(Collected data entries):

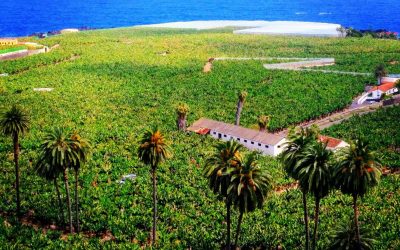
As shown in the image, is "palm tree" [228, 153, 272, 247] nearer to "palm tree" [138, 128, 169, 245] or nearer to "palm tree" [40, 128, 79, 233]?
"palm tree" [138, 128, 169, 245]

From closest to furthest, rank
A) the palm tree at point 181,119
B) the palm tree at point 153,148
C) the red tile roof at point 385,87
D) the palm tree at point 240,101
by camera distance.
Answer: the palm tree at point 153,148 → the palm tree at point 181,119 → the palm tree at point 240,101 → the red tile roof at point 385,87

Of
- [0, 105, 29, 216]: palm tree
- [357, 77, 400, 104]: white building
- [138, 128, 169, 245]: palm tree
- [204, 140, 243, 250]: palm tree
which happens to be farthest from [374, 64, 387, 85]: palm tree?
[0, 105, 29, 216]: palm tree

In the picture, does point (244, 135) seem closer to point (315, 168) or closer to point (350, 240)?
point (315, 168)

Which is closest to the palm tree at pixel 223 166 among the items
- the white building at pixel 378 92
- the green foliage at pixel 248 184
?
the green foliage at pixel 248 184

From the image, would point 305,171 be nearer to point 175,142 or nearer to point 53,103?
point 175,142

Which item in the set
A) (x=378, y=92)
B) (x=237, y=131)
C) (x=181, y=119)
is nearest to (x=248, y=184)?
(x=237, y=131)

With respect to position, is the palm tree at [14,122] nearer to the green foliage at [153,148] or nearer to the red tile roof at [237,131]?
the green foliage at [153,148]

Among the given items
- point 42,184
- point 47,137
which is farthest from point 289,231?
point 42,184
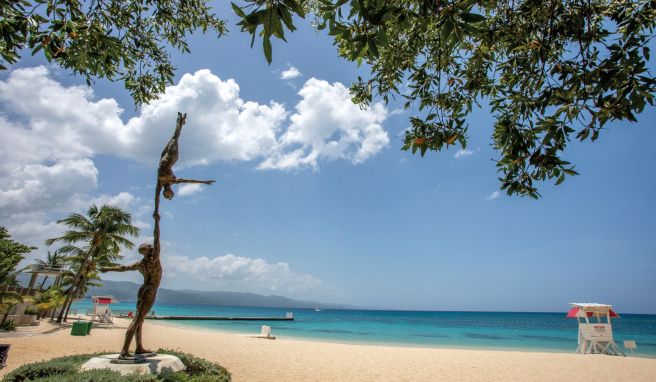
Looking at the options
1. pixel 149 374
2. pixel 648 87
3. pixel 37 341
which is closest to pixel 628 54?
pixel 648 87

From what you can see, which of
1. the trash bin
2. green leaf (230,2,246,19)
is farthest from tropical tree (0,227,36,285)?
green leaf (230,2,246,19)

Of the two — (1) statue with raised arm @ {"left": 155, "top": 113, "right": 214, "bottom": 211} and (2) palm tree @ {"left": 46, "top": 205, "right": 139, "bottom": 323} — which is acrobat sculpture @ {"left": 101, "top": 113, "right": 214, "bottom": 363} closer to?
(1) statue with raised arm @ {"left": 155, "top": 113, "right": 214, "bottom": 211}

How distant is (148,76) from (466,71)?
480 cm

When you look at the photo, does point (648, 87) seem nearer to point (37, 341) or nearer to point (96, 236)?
point (37, 341)

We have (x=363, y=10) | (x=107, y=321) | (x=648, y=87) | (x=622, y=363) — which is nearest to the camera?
(x=363, y=10)

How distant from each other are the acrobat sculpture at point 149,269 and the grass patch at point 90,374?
0.63 m

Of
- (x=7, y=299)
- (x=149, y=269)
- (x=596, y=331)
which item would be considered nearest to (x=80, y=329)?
(x=7, y=299)

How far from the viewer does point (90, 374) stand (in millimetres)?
4754

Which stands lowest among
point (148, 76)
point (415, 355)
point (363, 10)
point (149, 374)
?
point (415, 355)

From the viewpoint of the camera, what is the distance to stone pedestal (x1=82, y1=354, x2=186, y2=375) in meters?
5.21

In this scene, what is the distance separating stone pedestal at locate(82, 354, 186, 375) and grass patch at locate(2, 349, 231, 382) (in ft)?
0.43

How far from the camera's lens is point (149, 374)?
5098mm

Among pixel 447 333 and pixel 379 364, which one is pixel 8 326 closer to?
pixel 379 364

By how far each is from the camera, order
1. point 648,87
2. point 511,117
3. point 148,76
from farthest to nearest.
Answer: point 148,76 < point 511,117 < point 648,87
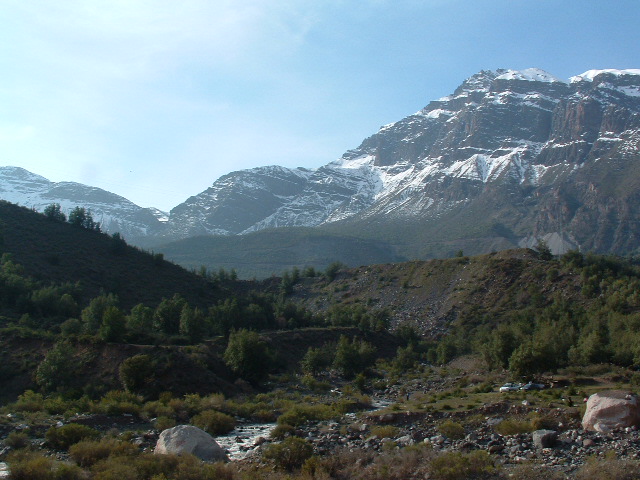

(INSTRUCTIONS FOR THE TASK): Return every line of the material above that contains the word "what", treating uppercase and lowercase letters as different.

(SOLVED PROBLEM):
From what you can see, which of
From the viewpoint of the camera, what is the distance to stone pedestal (x1=82, y1=354, x2=186, y2=375) in meters?
In this scene, what is the distance separating stone pedestal at locate(82, 354, 186, 375) and grass patch at locate(2, 349, 231, 382) (in ft)?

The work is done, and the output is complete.